RESTful APIs Guide

convertDocAnnToPdf

This API converts and returns documents to PDF and embeds annotations if provided.

  • URL: “/api/v1/convertDocAnnToPdf”
  • Action Name: convertDocAnnToPdf
  • Type: POST
  • Consumes: application/json
  • Produces: application/json
  • Request Body:
    An object with the following attributes:

    • fileData
      • Type: String
      • Description: Base64 encoded file data.
    • annData
      • Type: String
      • Description: Base64 encoded annotation JSON data.
                {
                  "fileData": "BASE64 encoded file data",
                  "annData": "Optional BASE64 Ann JSON Data"
                }
              
  • Response Body:
    Returns string type having base 64 encoded pdf file data.

                {
                  "pdfFileData": "BASE64 encoded pdf file data"
                }   
              

convertToPdf

This API converts and returns documents as PDF.

  • URL: “/api/v1/convertToPdf”
  • Action Name: convertToPdf
  • Type: POST
  • Consumes: application/json
  • Produces: application/json
  • Request Body:
    An object with one attribute:

    • fileData
      • Type: String
      • Description: Base 64 encoded file data.
                {
                  "fileData": "BASE64 encoded file data",
                }
              
  • Response Body:
    Returns string type having base 64 encoded pdf file data.

                {
                  "pdfFileData": "BASE64 encoded pdf file data"
                }
              

merge

This API combines one or more files. If the files are not PDF, they will be automatically converted to PDF provided they are part of the supported format list.

  • URL: “/api/v1/merge”
  • Action Name: merge
  • Type: POST
  • Consumes: application/json
  • Produces: application/pdf
  • Request Body:
    An object with one attribute:

    • files
      • Type: Array of file objects
      • Description: Each file object includes two attributes:
        • url [optional]: If URL is not provided then b64Data must be provided.
          • Type: String
          • Description: The URL of the file that needs to be merged.
        • b64Data [optional]: If b64Data is not provided then the URL must be provided.
        • includePages
          • Type: String
          • Description: Filter for pages to be included in the merge operation. Possible values can be:
            • “all”: To include all pages of the document during the merge.
            • Hyphen-separated page range (i.e. 1-2)
            • Selected pages using comma (i.e. 1,2)

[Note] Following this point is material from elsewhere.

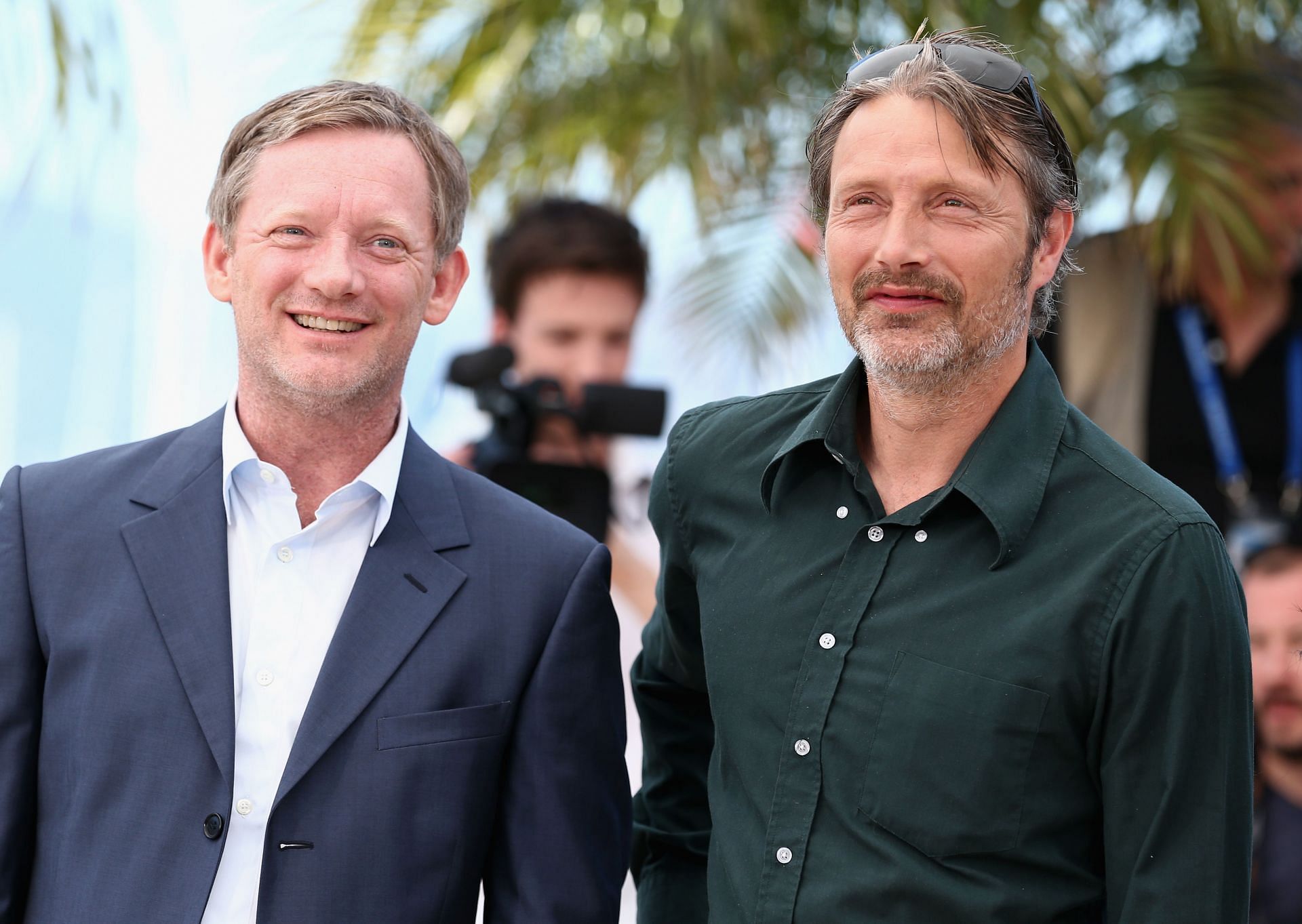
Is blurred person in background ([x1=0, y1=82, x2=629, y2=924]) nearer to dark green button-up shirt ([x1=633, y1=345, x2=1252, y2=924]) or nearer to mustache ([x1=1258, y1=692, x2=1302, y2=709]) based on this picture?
dark green button-up shirt ([x1=633, y1=345, x2=1252, y2=924])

    The payload snippet with URL:

                {
                  "files": 
                  [{
                    "url":"url to the document",
                    "includePages": "all"
                  },
                  {
                    "url":"url to the document",
                    "includePages": "1-2"            
                  },
                  {
                    "url":"url to the document",
                    "includePages": "1,2"
                  }]
                }
              

    The payload snippet with base64 file data:

                {
                  "files": 
                  [{
                    "b64Data":"base64 encoded document content",
                    "includePages": "all"
                  },
                  {
                    "b64Data":"base64 encoded document content",
                    "includePages": "1-2"            
                  },
                  {
                    "b64Data":"base64 encoded document content",
                    "includePages": "1,2"
                  }]
                }
              
  • Response Body: Returns the final pdf stream of the document.

mergeMP

This API combines multiple files into a PDF.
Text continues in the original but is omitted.